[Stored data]
+++
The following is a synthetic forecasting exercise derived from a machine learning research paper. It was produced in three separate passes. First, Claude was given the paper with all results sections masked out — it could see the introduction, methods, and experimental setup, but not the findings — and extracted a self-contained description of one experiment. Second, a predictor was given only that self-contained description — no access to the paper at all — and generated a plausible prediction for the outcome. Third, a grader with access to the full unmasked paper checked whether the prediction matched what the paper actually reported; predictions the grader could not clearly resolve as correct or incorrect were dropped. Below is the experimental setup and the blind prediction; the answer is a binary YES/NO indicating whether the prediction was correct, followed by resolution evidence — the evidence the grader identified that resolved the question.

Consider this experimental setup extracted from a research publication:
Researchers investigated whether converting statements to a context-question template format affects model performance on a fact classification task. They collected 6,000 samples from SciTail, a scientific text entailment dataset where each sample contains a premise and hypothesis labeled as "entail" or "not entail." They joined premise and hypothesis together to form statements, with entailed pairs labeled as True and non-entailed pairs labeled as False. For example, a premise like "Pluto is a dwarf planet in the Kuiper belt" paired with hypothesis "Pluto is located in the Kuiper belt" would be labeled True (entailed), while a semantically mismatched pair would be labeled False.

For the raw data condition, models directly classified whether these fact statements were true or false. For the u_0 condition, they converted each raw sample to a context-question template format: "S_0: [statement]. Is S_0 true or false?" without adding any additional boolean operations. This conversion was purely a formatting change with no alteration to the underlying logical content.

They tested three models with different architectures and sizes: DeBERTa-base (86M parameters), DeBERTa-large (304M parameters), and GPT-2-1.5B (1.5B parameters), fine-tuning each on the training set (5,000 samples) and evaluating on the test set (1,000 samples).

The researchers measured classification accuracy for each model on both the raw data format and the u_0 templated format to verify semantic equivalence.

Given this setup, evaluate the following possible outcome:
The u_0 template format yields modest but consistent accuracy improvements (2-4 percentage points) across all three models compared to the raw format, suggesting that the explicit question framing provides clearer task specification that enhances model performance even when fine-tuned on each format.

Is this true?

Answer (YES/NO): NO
+++
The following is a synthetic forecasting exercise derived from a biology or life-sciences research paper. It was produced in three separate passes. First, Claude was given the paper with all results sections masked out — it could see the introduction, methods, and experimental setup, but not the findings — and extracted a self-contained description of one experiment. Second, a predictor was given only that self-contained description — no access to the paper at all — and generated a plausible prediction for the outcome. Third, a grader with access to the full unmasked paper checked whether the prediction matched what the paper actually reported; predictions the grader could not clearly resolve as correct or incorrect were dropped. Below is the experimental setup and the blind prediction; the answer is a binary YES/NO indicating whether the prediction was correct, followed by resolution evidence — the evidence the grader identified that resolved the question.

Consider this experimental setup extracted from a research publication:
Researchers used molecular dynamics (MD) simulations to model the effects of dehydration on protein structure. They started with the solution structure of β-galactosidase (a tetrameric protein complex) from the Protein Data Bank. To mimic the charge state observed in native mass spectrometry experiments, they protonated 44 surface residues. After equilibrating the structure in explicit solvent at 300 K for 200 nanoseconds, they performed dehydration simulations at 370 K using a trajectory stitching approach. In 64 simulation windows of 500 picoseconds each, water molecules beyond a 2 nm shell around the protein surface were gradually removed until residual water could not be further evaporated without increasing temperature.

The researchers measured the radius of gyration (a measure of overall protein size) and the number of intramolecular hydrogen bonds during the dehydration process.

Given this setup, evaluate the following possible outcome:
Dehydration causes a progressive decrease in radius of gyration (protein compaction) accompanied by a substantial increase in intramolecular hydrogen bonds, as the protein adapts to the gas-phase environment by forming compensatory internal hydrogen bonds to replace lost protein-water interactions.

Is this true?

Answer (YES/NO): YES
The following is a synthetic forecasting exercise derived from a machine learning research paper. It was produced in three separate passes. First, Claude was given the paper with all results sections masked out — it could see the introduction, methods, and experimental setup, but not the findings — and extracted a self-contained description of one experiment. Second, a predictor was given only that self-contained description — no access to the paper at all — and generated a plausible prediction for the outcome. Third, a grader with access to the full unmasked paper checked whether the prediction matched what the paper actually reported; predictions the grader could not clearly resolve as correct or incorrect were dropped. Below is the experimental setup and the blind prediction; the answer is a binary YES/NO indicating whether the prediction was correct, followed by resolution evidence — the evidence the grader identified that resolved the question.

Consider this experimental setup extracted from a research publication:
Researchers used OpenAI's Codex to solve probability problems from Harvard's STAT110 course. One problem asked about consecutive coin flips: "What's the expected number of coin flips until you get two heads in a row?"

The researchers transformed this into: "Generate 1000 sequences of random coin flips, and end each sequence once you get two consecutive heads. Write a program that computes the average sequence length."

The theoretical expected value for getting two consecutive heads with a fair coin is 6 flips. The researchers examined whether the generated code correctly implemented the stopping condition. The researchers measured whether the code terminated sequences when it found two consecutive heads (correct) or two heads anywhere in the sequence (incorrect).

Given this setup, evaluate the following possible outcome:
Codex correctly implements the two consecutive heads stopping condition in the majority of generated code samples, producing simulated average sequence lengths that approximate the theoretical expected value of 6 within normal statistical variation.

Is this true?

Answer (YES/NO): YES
+++
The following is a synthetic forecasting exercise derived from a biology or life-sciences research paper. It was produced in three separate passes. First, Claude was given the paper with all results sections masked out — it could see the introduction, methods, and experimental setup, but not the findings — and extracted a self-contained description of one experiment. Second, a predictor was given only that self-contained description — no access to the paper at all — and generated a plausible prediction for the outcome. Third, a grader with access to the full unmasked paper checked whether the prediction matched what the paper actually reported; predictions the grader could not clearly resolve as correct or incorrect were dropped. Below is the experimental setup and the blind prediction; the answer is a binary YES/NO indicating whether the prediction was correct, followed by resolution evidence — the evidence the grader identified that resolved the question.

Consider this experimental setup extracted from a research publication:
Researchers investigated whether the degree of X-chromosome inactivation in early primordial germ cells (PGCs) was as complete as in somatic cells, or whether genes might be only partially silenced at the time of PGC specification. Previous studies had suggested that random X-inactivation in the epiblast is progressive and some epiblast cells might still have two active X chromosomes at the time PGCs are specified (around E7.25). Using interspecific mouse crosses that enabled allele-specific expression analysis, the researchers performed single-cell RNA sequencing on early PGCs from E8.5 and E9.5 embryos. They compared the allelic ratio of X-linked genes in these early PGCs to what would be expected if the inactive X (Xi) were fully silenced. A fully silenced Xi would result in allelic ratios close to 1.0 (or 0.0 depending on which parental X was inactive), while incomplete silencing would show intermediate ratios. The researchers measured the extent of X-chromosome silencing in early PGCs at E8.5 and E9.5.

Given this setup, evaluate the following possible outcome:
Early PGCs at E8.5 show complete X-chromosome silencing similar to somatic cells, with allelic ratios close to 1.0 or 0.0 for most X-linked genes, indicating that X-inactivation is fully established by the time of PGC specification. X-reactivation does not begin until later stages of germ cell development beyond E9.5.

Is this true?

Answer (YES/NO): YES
+++
Examine the records and pull out every line where the string "gyration" occurs.

The researchers measured the radius of gyration (a measure of overall protein size) and the number of intramolecular hydrogen bonds during the dehydration process.
Dehydration causes a progressive decrease in radius of gyration (protein compaction) accompanied by a substantial increase in intramolecular hydrogen bonds, as the protein adapts to the gas-phase environment by forming compensatory internal hydrogen bonds to replace lost protein-water interactions.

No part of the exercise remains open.